◆ **WRITTEN TASK A**
Pull out every line in the records below that contains the word "horse".
********
There’s a tragic backstory here: as it turned out, this was the final recording by the great New York drummer Dave Campbell. Perhaps best known for his serpentine, turn-on-a-dime work with psychedelic rock band Love Camp 7, Campbell was also a terrific swing jazz player with a flair for Brazilian grooves, which comes across vividly on the more upbeat tunes here. This is a collection of counterintuitive versions of standards recorded with rock band instrumentation – electric guitar, bass, drums and Leif Arntzen’s soulful muted trumpet on two numbers – along with an obscure treasure by one of this era’s great lit-rock songwriters. It opens with The Very Thought of You, where Smith distinguishes her version from the famous Billie Holliday take with her inscrutable delivery, growing more playfully optimistic as she goes along. Guitarist Dann Baker (also of Love Camp 7) mashes up Barney Kessel and Wes Montgomery as he follows Smith’s emotional trajectory.
********
◆ **WRITTEN TASK B**
Carry the jazz album review above forward, picking up right after its final sentence.
********
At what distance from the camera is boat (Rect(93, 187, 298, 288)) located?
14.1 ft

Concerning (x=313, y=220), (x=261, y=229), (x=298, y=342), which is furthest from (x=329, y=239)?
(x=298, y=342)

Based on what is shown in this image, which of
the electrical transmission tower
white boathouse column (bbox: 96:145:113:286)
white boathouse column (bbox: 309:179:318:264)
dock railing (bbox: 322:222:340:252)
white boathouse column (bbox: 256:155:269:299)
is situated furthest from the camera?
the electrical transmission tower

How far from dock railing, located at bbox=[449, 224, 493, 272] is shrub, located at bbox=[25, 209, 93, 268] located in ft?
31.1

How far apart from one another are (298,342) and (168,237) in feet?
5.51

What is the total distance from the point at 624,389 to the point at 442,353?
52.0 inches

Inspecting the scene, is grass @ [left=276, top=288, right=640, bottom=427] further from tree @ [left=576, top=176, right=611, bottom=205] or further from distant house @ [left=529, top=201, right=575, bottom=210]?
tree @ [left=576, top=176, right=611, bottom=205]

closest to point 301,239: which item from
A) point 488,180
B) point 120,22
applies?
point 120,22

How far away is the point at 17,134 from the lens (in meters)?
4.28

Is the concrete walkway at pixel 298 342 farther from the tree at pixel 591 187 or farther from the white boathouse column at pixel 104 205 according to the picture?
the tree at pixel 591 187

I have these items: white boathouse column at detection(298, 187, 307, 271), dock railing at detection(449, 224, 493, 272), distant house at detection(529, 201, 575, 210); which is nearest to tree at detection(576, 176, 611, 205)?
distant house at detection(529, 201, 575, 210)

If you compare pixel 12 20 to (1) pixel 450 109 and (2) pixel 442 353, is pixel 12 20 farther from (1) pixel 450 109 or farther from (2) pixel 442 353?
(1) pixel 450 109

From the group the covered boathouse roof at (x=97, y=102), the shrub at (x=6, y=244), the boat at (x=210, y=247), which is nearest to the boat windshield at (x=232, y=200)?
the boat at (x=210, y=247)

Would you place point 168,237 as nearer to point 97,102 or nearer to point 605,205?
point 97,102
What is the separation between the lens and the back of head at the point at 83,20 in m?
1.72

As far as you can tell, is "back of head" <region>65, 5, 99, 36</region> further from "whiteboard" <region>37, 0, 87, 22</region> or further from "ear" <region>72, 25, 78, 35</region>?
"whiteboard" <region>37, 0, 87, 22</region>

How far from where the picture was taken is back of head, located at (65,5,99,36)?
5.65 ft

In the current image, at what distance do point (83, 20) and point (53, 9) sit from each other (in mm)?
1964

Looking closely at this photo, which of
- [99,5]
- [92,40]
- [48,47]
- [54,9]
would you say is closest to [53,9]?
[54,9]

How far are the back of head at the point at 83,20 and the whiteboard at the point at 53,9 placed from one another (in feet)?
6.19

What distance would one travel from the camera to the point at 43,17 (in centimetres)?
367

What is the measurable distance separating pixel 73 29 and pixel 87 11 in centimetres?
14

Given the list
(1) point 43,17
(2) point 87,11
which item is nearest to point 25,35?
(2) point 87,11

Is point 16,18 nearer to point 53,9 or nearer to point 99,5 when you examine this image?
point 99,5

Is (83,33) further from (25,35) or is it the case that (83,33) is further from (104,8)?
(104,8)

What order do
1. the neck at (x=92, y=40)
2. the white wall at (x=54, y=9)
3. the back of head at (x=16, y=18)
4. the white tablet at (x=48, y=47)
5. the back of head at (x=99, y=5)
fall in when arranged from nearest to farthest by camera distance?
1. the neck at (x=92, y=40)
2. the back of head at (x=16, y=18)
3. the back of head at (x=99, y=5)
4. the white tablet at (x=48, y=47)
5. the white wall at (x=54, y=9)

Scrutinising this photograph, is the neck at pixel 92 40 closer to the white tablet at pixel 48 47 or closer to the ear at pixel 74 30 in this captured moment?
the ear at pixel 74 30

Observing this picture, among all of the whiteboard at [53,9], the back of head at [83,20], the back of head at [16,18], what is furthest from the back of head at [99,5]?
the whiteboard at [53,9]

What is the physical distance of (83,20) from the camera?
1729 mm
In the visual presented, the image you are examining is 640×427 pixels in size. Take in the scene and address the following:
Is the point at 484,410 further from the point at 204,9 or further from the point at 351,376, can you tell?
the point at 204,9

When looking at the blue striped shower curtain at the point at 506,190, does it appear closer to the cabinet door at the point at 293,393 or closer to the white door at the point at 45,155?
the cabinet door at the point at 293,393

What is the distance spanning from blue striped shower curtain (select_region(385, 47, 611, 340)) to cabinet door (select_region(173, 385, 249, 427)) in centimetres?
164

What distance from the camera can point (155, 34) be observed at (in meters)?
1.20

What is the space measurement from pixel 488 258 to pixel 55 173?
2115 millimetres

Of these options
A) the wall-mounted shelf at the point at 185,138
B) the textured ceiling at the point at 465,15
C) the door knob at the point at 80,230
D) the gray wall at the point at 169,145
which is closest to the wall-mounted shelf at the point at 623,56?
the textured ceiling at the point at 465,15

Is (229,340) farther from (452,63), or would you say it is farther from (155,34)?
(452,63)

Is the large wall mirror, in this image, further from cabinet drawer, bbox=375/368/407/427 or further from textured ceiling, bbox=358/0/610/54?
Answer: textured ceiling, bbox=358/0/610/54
********
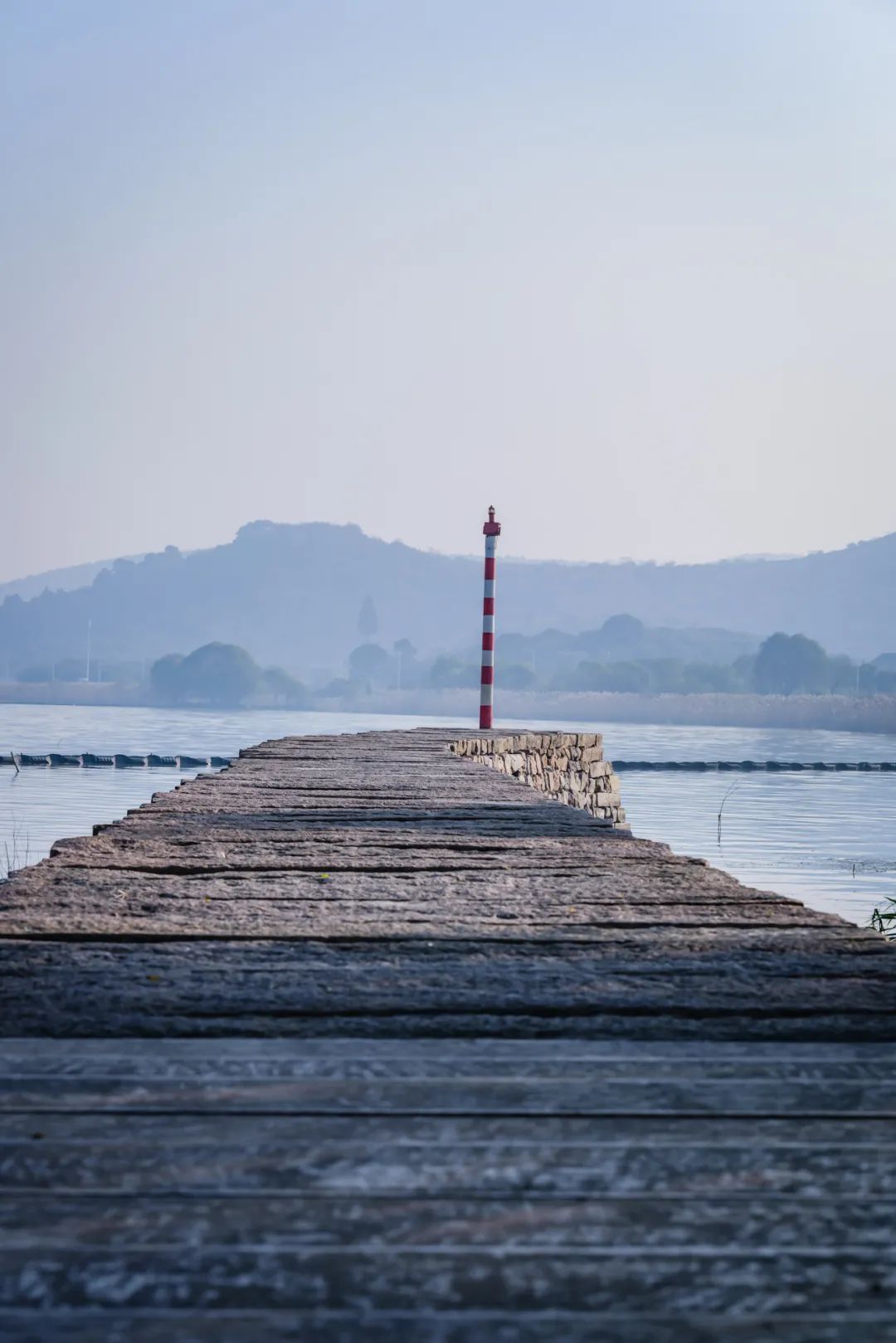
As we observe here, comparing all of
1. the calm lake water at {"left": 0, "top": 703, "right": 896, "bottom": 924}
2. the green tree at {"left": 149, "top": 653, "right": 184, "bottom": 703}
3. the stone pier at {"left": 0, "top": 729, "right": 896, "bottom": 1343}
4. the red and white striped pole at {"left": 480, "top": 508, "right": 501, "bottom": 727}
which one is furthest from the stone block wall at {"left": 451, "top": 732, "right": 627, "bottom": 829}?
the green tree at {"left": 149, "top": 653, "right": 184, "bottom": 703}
********
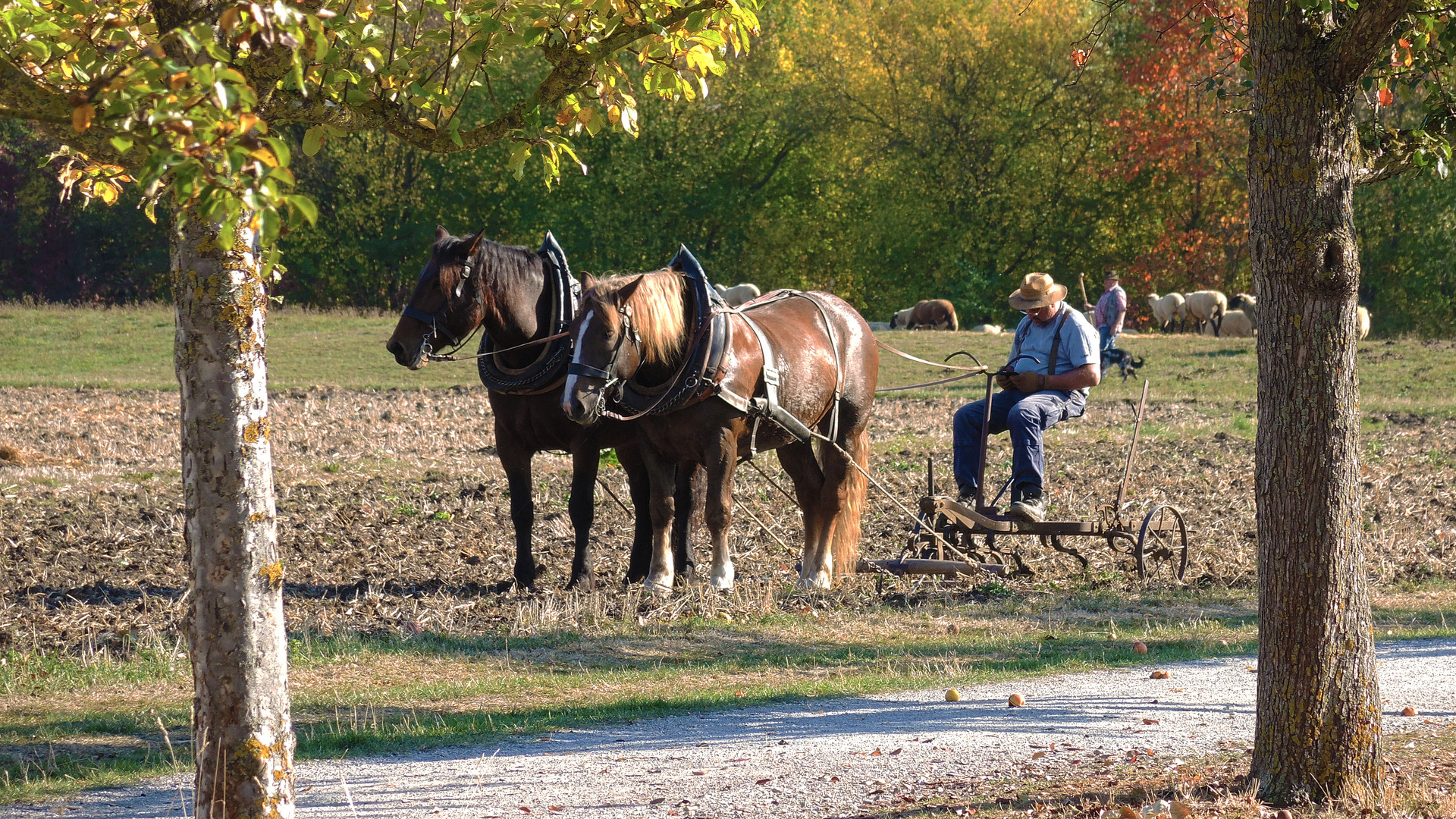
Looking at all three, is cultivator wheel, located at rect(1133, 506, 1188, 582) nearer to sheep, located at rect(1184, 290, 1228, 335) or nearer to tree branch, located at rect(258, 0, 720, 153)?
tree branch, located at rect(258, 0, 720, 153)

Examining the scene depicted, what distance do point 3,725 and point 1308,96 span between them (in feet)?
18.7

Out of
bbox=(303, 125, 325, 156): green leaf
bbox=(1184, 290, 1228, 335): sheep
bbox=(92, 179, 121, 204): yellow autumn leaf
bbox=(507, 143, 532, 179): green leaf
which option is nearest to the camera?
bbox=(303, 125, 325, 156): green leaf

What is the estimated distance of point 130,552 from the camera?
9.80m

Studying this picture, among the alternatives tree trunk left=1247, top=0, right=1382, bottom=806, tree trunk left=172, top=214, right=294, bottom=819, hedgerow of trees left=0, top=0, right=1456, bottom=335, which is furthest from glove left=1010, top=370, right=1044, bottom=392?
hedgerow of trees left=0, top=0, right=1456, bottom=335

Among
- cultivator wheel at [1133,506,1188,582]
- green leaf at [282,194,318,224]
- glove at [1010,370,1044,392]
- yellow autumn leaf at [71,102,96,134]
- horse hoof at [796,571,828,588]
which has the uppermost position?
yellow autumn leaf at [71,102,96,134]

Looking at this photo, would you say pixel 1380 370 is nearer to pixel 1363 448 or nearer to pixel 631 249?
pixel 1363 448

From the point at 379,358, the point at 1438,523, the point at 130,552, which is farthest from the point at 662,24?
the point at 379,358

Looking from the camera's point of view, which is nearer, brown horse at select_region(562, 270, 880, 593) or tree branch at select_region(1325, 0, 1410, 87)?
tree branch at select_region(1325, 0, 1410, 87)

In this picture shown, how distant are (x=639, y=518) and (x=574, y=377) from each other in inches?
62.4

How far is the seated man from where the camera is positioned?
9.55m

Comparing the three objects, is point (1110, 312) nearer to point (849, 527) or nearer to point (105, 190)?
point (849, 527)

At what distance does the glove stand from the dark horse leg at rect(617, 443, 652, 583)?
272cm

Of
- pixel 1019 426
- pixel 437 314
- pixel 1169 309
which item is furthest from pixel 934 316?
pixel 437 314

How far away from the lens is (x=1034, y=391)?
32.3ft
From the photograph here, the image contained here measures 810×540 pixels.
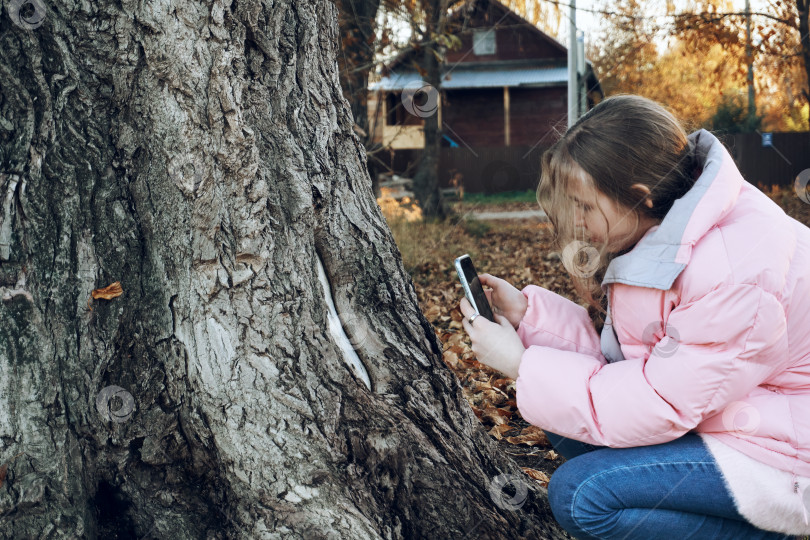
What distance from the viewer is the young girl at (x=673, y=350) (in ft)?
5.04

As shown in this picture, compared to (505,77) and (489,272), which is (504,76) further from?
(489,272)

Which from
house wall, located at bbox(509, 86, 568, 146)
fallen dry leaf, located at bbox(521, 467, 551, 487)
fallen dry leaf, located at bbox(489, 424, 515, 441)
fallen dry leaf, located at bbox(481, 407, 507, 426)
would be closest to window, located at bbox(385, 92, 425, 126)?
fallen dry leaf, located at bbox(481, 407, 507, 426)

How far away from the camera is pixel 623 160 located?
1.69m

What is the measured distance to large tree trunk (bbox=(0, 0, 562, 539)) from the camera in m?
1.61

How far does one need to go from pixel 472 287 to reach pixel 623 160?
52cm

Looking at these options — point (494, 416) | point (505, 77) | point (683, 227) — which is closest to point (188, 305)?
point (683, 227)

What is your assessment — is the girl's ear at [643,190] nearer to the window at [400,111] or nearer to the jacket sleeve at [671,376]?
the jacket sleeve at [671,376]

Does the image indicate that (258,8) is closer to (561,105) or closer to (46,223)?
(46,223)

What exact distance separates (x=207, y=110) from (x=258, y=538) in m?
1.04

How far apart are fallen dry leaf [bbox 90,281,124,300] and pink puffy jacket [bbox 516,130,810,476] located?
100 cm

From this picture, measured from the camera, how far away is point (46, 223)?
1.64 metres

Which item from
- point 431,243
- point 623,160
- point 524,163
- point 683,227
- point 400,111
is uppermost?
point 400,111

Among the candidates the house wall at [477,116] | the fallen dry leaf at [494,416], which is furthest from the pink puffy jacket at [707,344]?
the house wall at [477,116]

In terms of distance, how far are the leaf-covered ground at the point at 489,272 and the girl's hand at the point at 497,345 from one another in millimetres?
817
********
◆ **RESPONSE A**
- horse hoof at [796,571,828,588]
Looking from the camera's point of view, which is nearer, brown horse at select_region(562, 270, 880, 593) or tree branch at select_region(1325, 0, 1410, 87)?
At what distance does the glove stand from the dark horse leg at rect(617, 443, 652, 583)?

◆ **RESPONSE B**
Interestingly, there are a couple of songs commonly associated with Sinatra here. Smith does I Could Write a Book as ebullient, optimistic swing: the song feels like it’s about jump out of its shoes, but Smith holds it in check over a slightly ahead-of-the-beat bassline And she does the title track a tad faster than the Ol’ Blue Eyes original, echoing the bartender’s desire to call it a night as much as the wee-hours angst of the lyrics, Baker with her every step of the way through an alternately woozy and vividly brooding interpretation.

She does Rodgers and Hart’s It Never Entered My Mind as lingering, noir-tinged torch jazz, Baker’s gracefully stately chordal ballet in tandem with Campbell’s tersely slinky 6/8 groove. Smith’s careful, minutely jeweled, woundedly expressive vocals mine every ounce of ironic, biting subtext in the lyrics. Ain’t Misbehavin’ gets a hushed low-key swing treatment that builds to coyly nonchalant optimism, Arntzen’s trumpet following suit.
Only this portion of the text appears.